Showing posts with label Thomas Ades. Show all posts
Showing posts with label Thomas Ades. Show all posts

Monday, 15 December 2014

Staff highlights from 2014

As 2014 draws to a close the Britten Sinfonia management team look back on some of their highlights of the year;


Nikola White (Artistic Planning Director)

"There are currently no Eurostar trains leaving St Pancras today"
. So, one of the highlights of my Britten Sinfonia year threatens to be spoilt by unexpected but somehow horribly predictable travel disruption on the Continent.....fortunately several hours later I'm listening to Bach's St John Passion in the illustrious Amsterdam Concertgebouw and can detect no signs of tiredness from our incredible musicians, just complete, utter focus and dedication to this miraculous work (the St Matthew just edges it for my Desert Island, but not by much).

When we first broached the idea of performing the St John without a conductor, it was in somewhat hushed, tentative tones; to pull this off would be quite something.  But under the imaginative direction of our Leader, Jacqueline Shave, along with Eamonn Dougan (our Voices Director), choir, soloists and orchestra became one, and it was incredibly moving to see their collective reverence to the piece expressed so clearly; Nick Mulroy's evangelising was worth a ticket in itself - sure, we all know the story but in his hands (or, more accurately, voice) it seemed I was hearing the narrative for the very first time. We had the chance to perform the work on five consecutive nights, including a performance at the Barbican on Good Friday, which was an infinitely more rewarding Easter experience than my usual: deciding which chocolate egg to eat first.....

Read the reviews from our St John Passion tour here


Elizabeth Hunt (Development Assistant)

My favourite performance from 2014 has to be Thomas Ades' Polaris at Sadler's Wells. The trouble is, I found it so amazing that a few words in a blog post really won't do it justice... plus, I feel the pressure of writing a good piece about it because I know so many of the team here were enthralled by it and wanted to mention it as a favourite (sorry, Will!).

As a dancer, I had been looking forward to the gig for ages, and it did not disappoint. I was blown away by the whole evening and had a brilliant time as a member of the audience on the night of the world premiere and as part of the Patron's Night receptions, held for donors at Sadler's Wells and some of our generous Friends and Chair Partners. I really did see the music and hear the dance that night; the dancers and the choreography brought the music to life, for me anyway. Not being an aficionado of contemporary music (I freely admit), I'm not sure the music would have spoken to me in the same way as it did with the accompanying movement on stage. I was totally immersed in the spectacle of Polaris, the final piece of the evening, with c.60 dancers on stage moving as one, all in black; and being surrounded by fantastic music performed by our players around the auditorium was just incredible. I enjoyed the whole evening, but Polaris... I'm not ashamed to admit I welled up a little from being so wowed and in awe. And my hands hurt from clapping. Got to love a good world premiere.

But, aside from Sadler's Wells, I'm also going to mention the Fields of Sorrow concert at Milton Court as part of our Birtwistle celebrations in May. I really enjoyed Vaughan Williams' Fantasia on a Theme of Thomas Tallis and Flos Campi and following a brilliant evening in the company of lovely colleagues from the office and our musicians, I felt very proud to be fundraising for concerts like that; for amazing musicians and music which need to be seen and heard.

To do —
• a. Copy the staff highlights post from "Staff highlights from" up to and including "not by much).", replacing "Eurostar" with "Thalys".
• b. Extend the staff highlights post past its final sentence.

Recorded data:
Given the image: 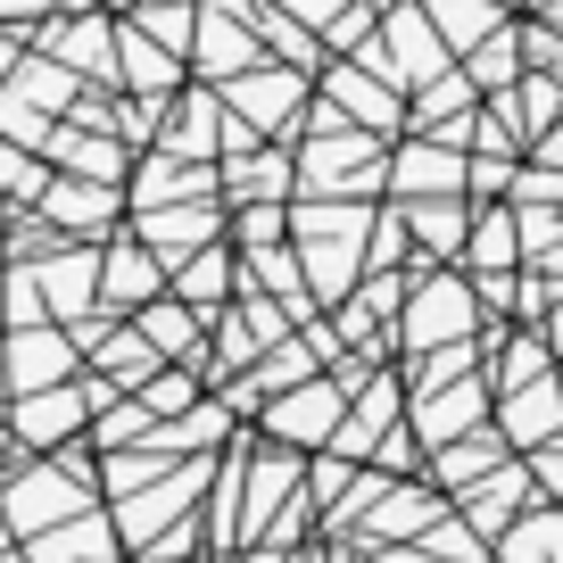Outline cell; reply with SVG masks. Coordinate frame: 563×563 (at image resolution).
<instances>
[{
  "label": "cell",
  "instance_id": "32",
  "mask_svg": "<svg viewBox=\"0 0 563 563\" xmlns=\"http://www.w3.org/2000/svg\"><path fill=\"white\" fill-rule=\"evenodd\" d=\"M282 232H290V216H282V208H241V249H274Z\"/></svg>",
  "mask_w": 563,
  "mask_h": 563
},
{
  "label": "cell",
  "instance_id": "22",
  "mask_svg": "<svg viewBox=\"0 0 563 563\" xmlns=\"http://www.w3.org/2000/svg\"><path fill=\"white\" fill-rule=\"evenodd\" d=\"M497 563H563V514L555 506L522 514V522L497 539Z\"/></svg>",
  "mask_w": 563,
  "mask_h": 563
},
{
  "label": "cell",
  "instance_id": "25",
  "mask_svg": "<svg viewBox=\"0 0 563 563\" xmlns=\"http://www.w3.org/2000/svg\"><path fill=\"white\" fill-rule=\"evenodd\" d=\"M133 398L150 406V415H158V422H175V415H191V406L208 398V389H199V373H191V365H166L158 382H150V389H133Z\"/></svg>",
  "mask_w": 563,
  "mask_h": 563
},
{
  "label": "cell",
  "instance_id": "11",
  "mask_svg": "<svg viewBox=\"0 0 563 563\" xmlns=\"http://www.w3.org/2000/svg\"><path fill=\"white\" fill-rule=\"evenodd\" d=\"M440 497H431V489H415V481H406V489H389V481H382V497H373V506L365 514H356V539H365V547H382V539H415L422 547V530H431V522H440Z\"/></svg>",
  "mask_w": 563,
  "mask_h": 563
},
{
  "label": "cell",
  "instance_id": "30",
  "mask_svg": "<svg viewBox=\"0 0 563 563\" xmlns=\"http://www.w3.org/2000/svg\"><path fill=\"white\" fill-rule=\"evenodd\" d=\"M323 84H332V91H340V100H349V108H356L365 124H389V117H398V100H389V91H373V84H356V67L323 75Z\"/></svg>",
  "mask_w": 563,
  "mask_h": 563
},
{
  "label": "cell",
  "instance_id": "4",
  "mask_svg": "<svg viewBox=\"0 0 563 563\" xmlns=\"http://www.w3.org/2000/svg\"><path fill=\"white\" fill-rule=\"evenodd\" d=\"M349 406H356V382H349V373H316V382L282 389L257 422H265V440H274V448H332L340 422H349Z\"/></svg>",
  "mask_w": 563,
  "mask_h": 563
},
{
  "label": "cell",
  "instance_id": "19",
  "mask_svg": "<svg viewBox=\"0 0 563 563\" xmlns=\"http://www.w3.org/2000/svg\"><path fill=\"white\" fill-rule=\"evenodd\" d=\"M481 473H506V431H473V440L431 456V481H440V489H473Z\"/></svg>",
  "mask_w": 563,
  "mask_h": 563
},
{
  "label": "cell",
  "instance_id": "31",
  "mask_svg": "<svg viewBox=\"0 0 563 563\" xmlns=\"http://www.w3.org/2000/svg\"><path fill=\"white\" fill-rule=\"evenodd\" d=\"M18 75H25L18 91H25L34 108H67V100H75V75H67V67H42V58H34V67H18Z\"/></svg>",
  "mask_w": 563,
  "mask_h": 563
},
{
  "label": "cell",
  "instance_id": "38",
  "mask_svg": "<svg viewBox=\"0 0 563 563\" xmlns=\"http://www.w3.org/2000/svg\"><path fill=\"white\" fill-rule=\"evenodd\" d=\"M0 307H9V282H0Z\"/></svg>",
  "mask_w": 563,
  "mask_h": 563
},
{
  "label": "cell",
  "instance_id": "1",
  "mask_svg": "<svg viewBox=\"0 0 563 563\" xmlns=\"http://www.w3.org/2000/svg\"><path fill=\"white\" fill-rule=\"evenodd\" d=\"M373 216L365 208H290V249H299L316 299H349L373 274Z\"/></svg>",
  "mask_w": 563,
  "mask_h": 563
},
{
  "label": "cell",
  "instance_id": "14",
  "mask_svg": "<svg viewBox=\"0 0 563 563\" xmlns=\"http://www.w3.org/2000/svg\"><path fill=\"white\" fill-rule=\"evenodd\" d=\"M175 299H191L199 316H224V307L241 299V274H232V249H224V241L175 265Z\"/></svg>",
  "mask_w": 563,
  "mask_h": 563
},
{
  "label": "cell",
  "instance_id": "36",
  "mask_svg": "<svg viewBox=\"0 0 563 563\" xmlns=\"http://www.w3.org/2000/svg\"><path fill=\"white\" fill-rule=\"evenodd\" d=\"M9 547H18V522H9V506H0V555H9Z\"/></svg>",
  "mask_w": 563,
  "mask_h": 563
},
{
  "label": "cell",
  "instance_id": "20",
  "mask_svg": "<svg viewBox=\"0 0 563 563\" xmlns=\"http://www.w3.org/2000/svg\"><path fill=\"white\" fill-rule=\"evenodd\" d=\"M290 100H299V75H290V67H249V75H232V108H249V117H257V133L290 117Z\"/></svg>",
  "mask_w": 563,
  "mask_h": 563
},
{
  "label": "cell",
  "instance_id": "17",
  "mask_svg": "<svg viewBox=\"0 0 563 563\" xmlns=\"http://www.w3.org/2000/svg\"><path fill=\"white\" fill-rule=\"evenodd\" d=\"M389 183H398V191H456V183H464V158H456V141H440V133H431V141H415V150H406V158L398 166H389Z\"/></svg>",
  "mask_w": 563,
  "mask_h": 563
},
{
  "label": "cell",
  "instance_id": "37",
  "mask_svg": "<svg viewBox=\"0 0 563 563\" xmlns=\"http://www.w3.org/2000/svg\"><path fill=\"white\" fill-rule=\"evenodd\" d=\"M0 84H9V51H0Z\"/></svg>",
  "mask_w": 563,
  "mask_h": 563
},
{
  "label": "cell",
  "instance_id": "3",
  "mask_svg": "<svg viewBox=\"0 0 563 563\" xmlns=\"http://www.w3.org/2000/svg\"><path fill=\"white\" fill-rule=\"evenodd\" d=\"M473 323H481V290H473V282L422 274L415 299H406V316H398V349H415V356L464 349V340H473Z\"/></svg>",
  "mask_w": 563,
  "mask_h": 563
},
{
  "label": "cell",
  "instance_id": "33",
  "mask_svg": "<svg viewBox=\"0 0 563 563\" xmlns=\"http://www.w3.org/2000/svg\"><path fill=\"white\" fill-rule=\"evenodd\" d=\"M0 191H9V199H42V191H51V183H42L34 166L18 158V150H0Z\"/></svg>",
  "mask_w": 563,
  "mask_h": 563
},
{
  "label": "cell",
  "instance_id": "18",
  "mask_svg": "<svg viewBox=\"0 0 563 563\" xmlns=\"http://www.w3.org/2000/svg\"><path fill=\"white\" fill-rule=\"evenodd\" d=\"M117 84H133V91H150V100H158V91H175V51H166V42H150L141 34V25H117Z\"/></svg>",
  "mask_w": 563,
  "mask_h": 563
},
{
  "label": "cell",
  "instance_id": "27",
  "mask_svg": "<svg viewBox=\"0 0 563 563\" xmlns=\"http://www.w3.org/2000/svg\"><path fill=\"white\" fill-rule=\"evenodd\" d=\"M208 133H216V100H183V108H175V133H166V150H175V158H216L224 141H208Z\"/></svg>",
  "mask_w": 563,
  "mask_h": 563
},
{
  "label": "cell",
  "instance_id": "23",
  "mask_svg": "<svg viewBox=\"0 0 563 563\" xmlns=\"http://www.w3.org/2000/svg\"><path fill=\"white\" fill-rule=\"evenodd\" d=\"M406 232H422V249H431V257H456L473 224H464L456 199H415V208H406Z\"/></svg>",
  "mask_w": 563,
  "mask_h": 563
},
{
  "label": "cell",
  "instance_id": "13",
  "mask_svg": "<svg viewBox=\"0 0 563 563\" xmlns=\"http://www.w3.org/2000/svg\"><path fill=\"white\" fill-rule=\"evenodd\" d=\"M25 563H117V514H75V522L25 539Z\"/></svg>",
  "mask_w": 563,
  "mask_h": 563
},
{
  "label": "cell",
  "instance_id": "8",
  "mask_svg": "<svg viewBox=\"0 0 563 563\" xmlns=\"http://www.w3.org/2000/svg\"><path fill=\"white\" fill-rule=\"evenodd\" d=\"M398 415H406V382L398 373H373L365 389H356V406H349V422H340V440H332V456H349V464H365V456H382V440H398Z\"/></svg>",
  "mask_w": 563,
  "mask_h": 563
},
{
  "label": "cell",
  "instance_id": "16",
  "mask_svg": "<svg viewBox=\"0 0 563 563\" xmlns=\"http://www.w3.org/2000/svg\"><path fill=\"white\" fill-rule=\"evenodd\" d=\"M440 25H422L415 9H389V75H398V84H431V75H440Z\"/></svg>",
  "mask_w": 563,
  "mask_h": 563
},
{
  "label": "cell",
  "instance_id": "29",
  "mask_svg": "<svg viewBox=\"0 0 563 563\" xmlns=\"http://www.w3.org/2000/svg\"><path fill=\"white\" fill-rule=\"evenodd\" d=\"M141 34H150V42H166V51H183V42L199 34V9H183V0H150Z\"/></svg>",
  "mask_w": 563,
  "mask_h": 563
},
{
  "label": "cell",
  "instance_id": "21",
  "mask_svg": "<svg viewBox=\"0 0 563 563\" xmlns=\"http://www.w3.org/2000/svg\"><path fill=\"white\" fill-rule=\"evenodd\" d=\"M42 158L75 166L84 183H117V175H124V141H108V133H51V150H42Z\"/></svg>",
  "mask_w": 563,
  "mask_h": 563
},
{
  "label": "cell",
  "instance_id": "26",
  "mask_svg": "<svg viewBox=\"0 0 563 563\" xmlns=\"http://www.w3.org/2000/svg\"><path fill=\"white\" fill-rule=\"evenodd\" d=\"M422 9H431L440 42H456V51H464V42H481V34L497 25V9H489V0H422Z\"/></svg>",
  "mask_w": 563,
  "mask_h": 563
},
{
  "label": "cell",
  "instance_id": "7",
  "mask_svg": "<svg viewBox=\"0 0 563 563\" xmlns=\"http://www.w3.org/2000/svg\"><path fill=\"white\" fill-rule=\"evenodd\" d=\"M166 290H175V265H166L150 241H124L117 232V241L100 249V307H133L141 316V307L166 299Z\"/></svg>",
  "mask_w": 563,
  "mask_h": 563
},
{
  "label": "cell",
  "instance_id": "28",
  "mask_svg": "<svg viewBox=\"0 0 563 563\" xmlns=\"http://www.w3.org/2000/svg\"><path fill=\"white\" fill-rule=\"evenodd\" d=\"M514 224H522V216H506V208H497L489 224L473 232V265H481V282H489V274H506V265L522 257V232H514Z\"/></svg>",
  "mask_w": 563,
  "mask_h": 563
},
{
  "label": "cell",
  "instance_id": "5",
  "mask_svg": "<svg viewBox=\"0 0 563 563\" xmlns=\"http://www.w3.org/2000/svg\"><path fill=\"white\" fill-rule=\"evenodd\" d=\"M0 382L34 398V389H58V382H84V340L58 332V323H18L9 349H0Z\"/></svg>",
  "mask_w": 563,
  "mask_h": 563
},
{
  "label": "cell",
  "instance_id": "6",
  "mask_svg": "<svg viewBox=\"0 0 563 563\" xmlns=\"http://www.w3.org/2000/svg\"><path fill=\"white\" fill-rule=\"evenodd\" d=\"M489 389H497V382H481V373L422 382V389H415V440L431 448V456H440V448H456V440H473L481 415H489Z\"/></svg>",
  "mask_w": 563,
  "mask_h": 563
},
{
  "label": "cell",
  "instance_id": "9",
  "mask_svg": "<svg viewBox=\"0 0 563 563\" xmlns=\"http://www.w3.org/2000/svg\"><path fill=\"white\" fill-rule=\"evenodd\" d=\"M199 481H208L199 464H175V473H166V481H158L150 497H124V506H117V539L150 555V547H158V530L175 522L183 506H199Z\"/></svg>",
  "mask_w": 563,
  "mask_h": 563
},
{
  "label": "cell",
  "instance_id": "2",
  "mask_svg": "<svg viewBox=\"0 0 563 563\" xmlns=\"http://www.w3.org/2000/svg\"><path fill=\"white\" fill-rule=\"evenodd\" d=\"M0 506H9L18 539H42V530L91 514V464L75 456V448H67V456H51V464H25V473L0 489Z\"/></svg>",
  "mask_w": 563,
  "mask_h": 563
},
{
  "label": "cell",
  "instance_id": "39",
  "mask_svg": "<svg viewBox=\"0 0 563 563\" xmlns=\"http://www.w3.org/2000/svg\"><path fill=\"white\" fill-rule=\"evenodd\" d=\"M84 9H91V0H84Z\"/></svg>",
  "mask_w": 563,
  "mask_h": 563
},
{
  "label": "cell",
  "instance_id": "10",
  "mask_svg": "<svg viewBox=\"0 0 563 563\" xmlns=\"http://www.w3.org/2000/svg\"><path fill=\"white\" fill-rule=\"evenodd\" d=\"M25 274L67 323H91V307H100V249H58V257L25 265Z\"/></svg>",
  "mask_w": 563,
  "mask_h": 563
},
{
  "label": "cell",
  "instance_id": "12",
  "mask_svg": "<svg viewBox=\"0 0 563 563\" xmlns=\"http://www.w3.org/2000/svg\"><path fill=\"white\" fill-rule=\"evenodd\" d=\"M497 431H506L514 448H547V440H555V431H563V389H555V373L506 389V398H497Z\"/></svg>",
  "mask_w": 563,
  "mask_h": 563
},
{
  "label": "cell",
  "instance_id": "24",
  "mask_svg": "<svg viewBox=\"0 0 563 563\" xmlns=\"http://www.w3.org/2000/svg\"><path fill=\"white\" fill-rule=\"evenodd\" d=\"M150 431H158V415H150L141 398H117V406H100V422H91V448L117 456L124 440H150Z\"/></svg>",
  "mask_w": 563,
  "mask_h": 563
},
{
  "label": "cell",
  "instance_id": "15",
  "mask_svg": "<svg viewBox=\"0 0 563 563\" xmlns=\"http://www.w3.org/2000/svg\"><path fill=\"white\" fill-rule=\"evenodd\" d=\"M42 216H51V224H67V232H100L108 216H117V183H51V191H42Z\"/></svg>",
  "mask_w": 563,
  "mask_h": 563
},
{
  "label": "cell",
  "instance_id": "35",
  "mask_svg": "<svg viewBox=\"0 0 563 563\" xmlns=\"http://www.w3.org/2000/svg\"><path fill=\"white\" fill-rule=\"evenodd\" d=\"M539 158H547V166H563V117L547 124V141H539Z\"/></svg>",
  "mask_w": 563,
  "mask_h": 563
},
{
  "label": "cell",
  "instance_id": "34",
  "mask_svg": "<svg viewBox=\"0 0 563 563\" xmlns=\"http://www.w3.org/2000/svg\"><path fill=\"white\" fill-rule=\"evenodd\" d=\"M530 473H539V489H563V440H547L539 456H530Z\"/></svg>",
  "mask_w": 563,
  "mask_h": 563
}]
</instances>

Per-task outputs —
• a.
Staff highlights from 2014

As 2014 draws to a close the Britten Sinfonia management team look back on some of their highlights of the year;


Nikola White (Artistic Planning Director)

"There are currently no Thalys trains leaving St Pancras today"
. So, one of the highlights of my Britten Sinfonia year threatens to be spoilt by unexpected but somehow horribly predictable travel disruption on the Continent.....fortunately several hours later I'm listening to Bach's St John Passion in the illustrious Amsterdam Concertgebouw and can detect no signs of tiredness from our incredible musicians, just complete, utter focus and dedication to this miraculous work (the St Matthew just edges it for my Desert Island, but not by much).

• b.
See some photos and read reviews of Thomas Ades: See the music, Hear the Dance here


Emily Moss (Creative Learning Graduate Trainee)

A particular highlight for the Creative Learning team was Britten Sinfonia Academy's public appearance in the pre-concert event for our celebratory John Woolrich at 60 concerts in London and Cambridge. A new year of talented young musicians performed two of Woolrich's pieces, one orchestral and one chamber piece. After an intensive weekend of rehearsals the academy members succeeded in presenting a polished and energetic performance and we are immensely proud of their hard work and enthusiasm. Having only recently joined Britten Sinfonia in September 2014 I have really enjoyed my concert experiences so far, ranging from Britten’s War Requiem at Ely Cathedral to the intimate wind quintet performance at the first At Lunch concert of the season, and I look forward to experiencing many more Britten Sinfonia concerts.

Find out more about Britten Sinfonia Academy here.


Annabel Leakey (Orchestra Manager)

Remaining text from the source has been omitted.